EXERCISE INSTRUCTIONS: Any picture in the range stays out of the copy; retype exactly the lines from the one with "15 Fun Facts about Sloths in the Rainforest" to the end of the listing.
* * * * *
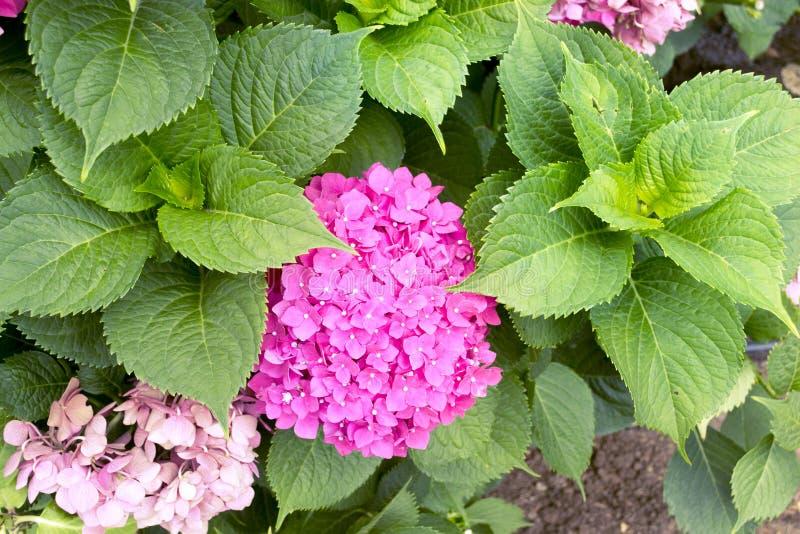 Vanlig hortensiablomma royaltyfri bild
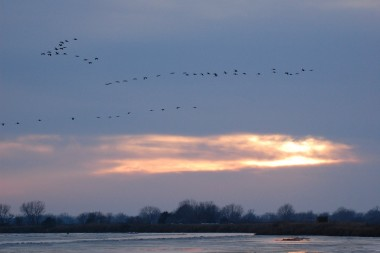 After spending the day eating and socializing in nearby fields and wetlands, cranes typically return to the Platte River at night to protect themselves from predators. Photo by Ariana Brocious, NET News.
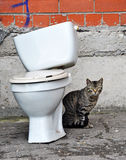 Cat and toilet Stock Photos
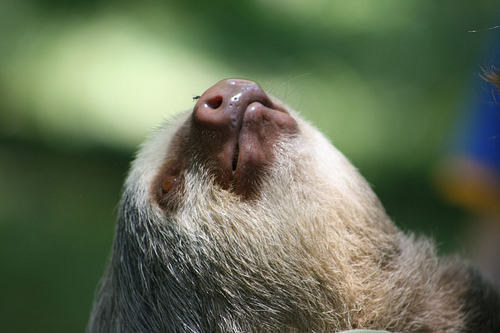 15 Fun Facts about Sloths in the Rainforest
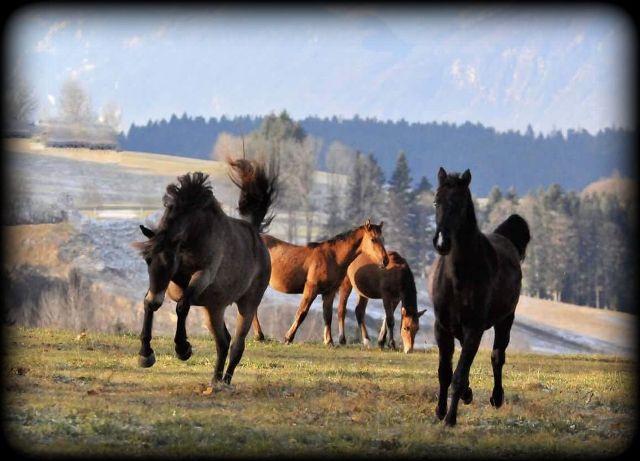 Elke horses1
* * * * *
FINISHED EXERCISE:
 15 Fun Facts about Sloths in the Rainforest
 Elke horses1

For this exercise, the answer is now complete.